Goal
Lay out the lines from the one containing "Which object in" through the end of the records as a Markdown table with two columns, Row and Line. Number each row and omit blank lines.
-------- Data listing
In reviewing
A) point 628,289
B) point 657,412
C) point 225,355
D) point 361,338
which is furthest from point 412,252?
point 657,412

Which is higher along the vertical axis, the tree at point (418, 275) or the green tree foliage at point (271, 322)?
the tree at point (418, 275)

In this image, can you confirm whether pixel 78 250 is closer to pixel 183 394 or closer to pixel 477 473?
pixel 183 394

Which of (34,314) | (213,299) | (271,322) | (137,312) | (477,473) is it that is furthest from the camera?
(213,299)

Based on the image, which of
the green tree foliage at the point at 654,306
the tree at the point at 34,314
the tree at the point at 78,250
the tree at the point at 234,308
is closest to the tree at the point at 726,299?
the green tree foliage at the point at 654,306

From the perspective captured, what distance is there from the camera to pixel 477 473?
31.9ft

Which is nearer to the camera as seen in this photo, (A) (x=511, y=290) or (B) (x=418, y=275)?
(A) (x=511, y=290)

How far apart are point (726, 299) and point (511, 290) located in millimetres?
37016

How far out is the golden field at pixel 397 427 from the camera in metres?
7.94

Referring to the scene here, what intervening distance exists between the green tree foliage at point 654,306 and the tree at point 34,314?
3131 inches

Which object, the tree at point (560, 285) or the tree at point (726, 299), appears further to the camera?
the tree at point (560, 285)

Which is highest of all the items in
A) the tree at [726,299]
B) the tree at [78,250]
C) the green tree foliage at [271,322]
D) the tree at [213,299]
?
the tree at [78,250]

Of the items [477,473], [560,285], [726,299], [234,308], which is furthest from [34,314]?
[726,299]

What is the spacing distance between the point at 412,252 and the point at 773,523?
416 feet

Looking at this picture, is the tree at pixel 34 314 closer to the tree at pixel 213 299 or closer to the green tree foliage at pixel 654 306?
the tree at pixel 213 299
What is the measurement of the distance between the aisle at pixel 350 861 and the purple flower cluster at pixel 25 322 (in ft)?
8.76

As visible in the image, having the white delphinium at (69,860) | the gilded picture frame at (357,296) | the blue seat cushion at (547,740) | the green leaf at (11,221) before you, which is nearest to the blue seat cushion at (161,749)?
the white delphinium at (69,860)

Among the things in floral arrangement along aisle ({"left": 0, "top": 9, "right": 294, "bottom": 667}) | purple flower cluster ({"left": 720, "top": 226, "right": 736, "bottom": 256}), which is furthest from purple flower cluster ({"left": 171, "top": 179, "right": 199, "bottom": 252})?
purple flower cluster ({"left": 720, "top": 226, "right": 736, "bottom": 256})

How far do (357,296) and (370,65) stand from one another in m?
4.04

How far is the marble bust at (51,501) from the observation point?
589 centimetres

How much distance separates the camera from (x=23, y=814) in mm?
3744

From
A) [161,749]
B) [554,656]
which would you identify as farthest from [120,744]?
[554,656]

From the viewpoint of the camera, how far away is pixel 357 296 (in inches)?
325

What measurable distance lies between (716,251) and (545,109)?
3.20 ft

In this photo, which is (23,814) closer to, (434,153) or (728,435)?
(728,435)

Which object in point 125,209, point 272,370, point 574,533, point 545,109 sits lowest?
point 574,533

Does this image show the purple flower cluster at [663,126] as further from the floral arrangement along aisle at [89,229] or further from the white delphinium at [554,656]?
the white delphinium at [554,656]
----------------
Response for this exercise
| Row | Line |
|---|---|
| 1 | Which object in point 125,209, point 272,370, point 574,533, point 545,109 sits lowest? |
| 2 | point 574,533 |
| 3 | Does this image show the purple flower cluster at [663,126] as further from the floral arrangement along aisle at [89,229] or further from the white delphinium at [554,656]? |
| 4 | the white delphinium at [554,656] |